BBD obviously alleviated 5-FU-induced body weight loss and diarrhea, and reversed the decrease in the number of white blood cells, including monocyte, granulocyte and lymphocyte, and platelet (P<0.01). The shortening of colon caused by 5-FU was also reversed by BBD (P<0.01). Moreover, BBD inhibited apoptosis and promoted proliferation in jejunum tissues so as to reduce the intestinal mucosal damage and improve the integrity of villus and crypts. Mechanically, the expression levels of Wnt/β -catenin mediators such as Wnt3, LRP5, β-catenin were upregulated by BBD, activating the transcription of c-Myc, LRG5 and CD44 (P<0.01).

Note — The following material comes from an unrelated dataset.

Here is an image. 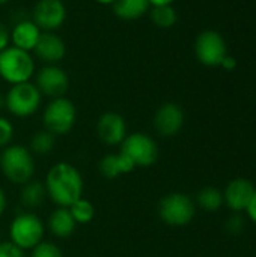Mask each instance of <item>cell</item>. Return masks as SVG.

BBD attenuates the adverse effects induced by 5-FU via Wnt/β-catenin pathway, suggesting it may act as a potential agent against chemotherapy-induced intestinal mucositis.
评价八宝丹(BBD)对 5-氟尿嘧啶(5-FU)诱导的肠黏膜炎(IM)的保护作用,并探讨其作用机制。

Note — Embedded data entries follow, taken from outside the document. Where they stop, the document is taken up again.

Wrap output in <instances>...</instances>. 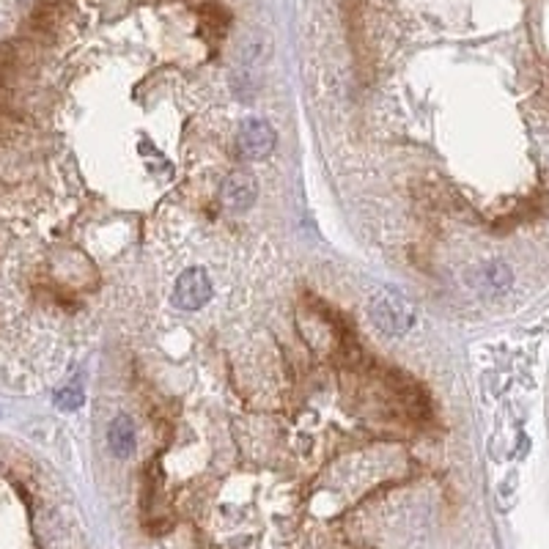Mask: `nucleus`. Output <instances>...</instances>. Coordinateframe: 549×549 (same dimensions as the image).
Here are the masks:
<instances>
[{
  "mask_svg": "<svg viewBox=\"0 0 549 549\" xmlns=\"http://www.w3.org/2000/svg\"><path fill=\"white\" fill-rule=\"evenodd\" d=\"M107 445L110 451L119 456V459H127L135 445H137V435H135V423L129 415H115L107 426Z\"/></svg>",
  "mask_w": 549,
  "mask_h": 549,
  "instance_id": "nucleus-5",
  "label": "nucleus"
},
{
  "mask_svg": "<svg viewBox=\"0 0 549 549\" xmlns=\"http://www.w3.org/2000/svg\"><path fill=\"white\" fill-rule=\"evenodd\" d=\"M215 294L212 278L204 267H190L179 275L173 286V305L182 310H200Z\"/></svg>",
  "mask_w": 549,
  "mask_h": 549,
  "instance_id": "nucleus-3",
  "label": "nucleus"
},
{
  "mask_svg": "<svg viewBox=\"0 0 549 549\" xmlns=\"http://www.w3.org/2000/svg\"><path fill=\"white\" fill-rule=\"evenodd\" d=\"M234 146L237 154L247 162H258V160H267L275 146H278V132L270 122L264 119H250L242 122L234 137Z\"/></svg>",
  "mask_w": 549,
  "mask_h": 549,
  "instance_id": "nucleus-2",
  "label": "nucleus"
},
{
  "mask_svg": "<svg viewBox=\"0 0 549 549\" xmlns=\"http://www.w3.org/2000/svg\"><path fill=\"white\" fill-rule=\"evenodd\" d=\"M220 198H223V204L228 209H234V212H247L253 204H255V198H258V182L250 170H234V173H228L223 187H220Z\"/></svg>",
  "mask_w": 549,
  "mask_h": 549,
  "instance_id": "nucleus-4",
  "label": "nucleus"
},
{
  "mask_svg": "<svg viewBox=\"0 0 549 549\" xmlns=\"http://www.w3.org/2000/svg\"><path fill=\"white\" fill-rule=\"evenodd\" d=\"M511 280H514V275H511V270H508L503 262H489V264L481 270V278H478V283H481V288H483L486 294H503V292H508Z\"/></svg>",
  "mask_w": 549,
  "mask_h": 549,
  "instance_id": "nucleus-6",
  "label": "nucleus"
},
{
  "mask_svg": "<svg viewBox=\"0 0 549 549\" xmlns=\"http://www.w3.org/2000/svg\"><path fill=\"white\" fill-rule=\"evenodd\" d=\"M368 316L373 327L390 338L407 335L418 319L415 305L407 300V294H401L393 286H382L380 292H373L368 300Z\"/></svg>",
  "mask_w": 549,
  "mask_h": 549,
  "instance_id": "nucleus-1",
  "label": "nucleus"
},
{
  "mask_svg": "<svg viewBox=\"0 0 549 549\" xmlns=\"http://www.w3.org/2000/svg\"><path fill=\"white\" fill-rule=\"evenodd\" d=\"M85 401V393H82V385L80 382H72V385H64L61 390L55 393V407L64 410V412H75L82 407Z\"/></svg>",
  "mask_w": 549,
  "mask_h": 549,
  "instance_id": "nucleus-7",
  "label": "nucleus"
}]
</instances>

18 只雄性小鼠采用随机数字表法分为 3 组,分别为对照组、5-FU 组和 5-FU 联合 BBD 组,每组 6 只。5-FU 组和 5-FU 联合 BBD 组于第 0 天给予 1 次腹腔注射 5-FU(150 mg/kg),5-FU 联合 BBD 组从第 1 天开始每日灌胃 BBD(250 mg/kg),连续 6 天,对照组给予生理盐水灌胃 6 天。每日记录小鼠体质量和腹泻指数。第 7 天,经心脏采血分析免疫细胞的比例变化,随后用 2%戊巴比妥钠轻度麻醉处死小鼠。测量结肠长度和绒毛高度。通过 TUNEL 检测和增殖细胞核抗原免疫组化染色评估肠细胞凋亡和增殖。采用免疫组化和 Western blot 检测 Wnt/β-连环蛋白通路(Wnt3、LRP5、β-连环蛋白、c-Myc、LRG5 和 CD44)的组成成分表达。
BBD 明显减轻了 5-FU 引起的体质量下降和腹泻,并逆转了白细胞(包括单核细胞、粒细胞和淋巴细胞)和血小板数量的减少(P<0.01)。5-FU 引起的结肠缩短也被 BBD 逆转(P<0.01)。此外,BBD 抑制了空肠组织中的细胞凋亡并促进了增殖,从而减少了肠黏膜损伤,改善了绒毛和隐窝的完整性。在机制上,BBD 上调了 Wnt3、LRP5、β-连环蛋白等 Wnt/β-连环蛋白介质的表达,激活了 c-Myc、LRG5 和 CD44 的转录(P<0.01)。
BBD 通过 Wnt/β-连环蛋白通路减轻了 5-FU 引起的不良反应,表明其可能是一种治疗化疗诱导的肠黏膜炎的潜在药物。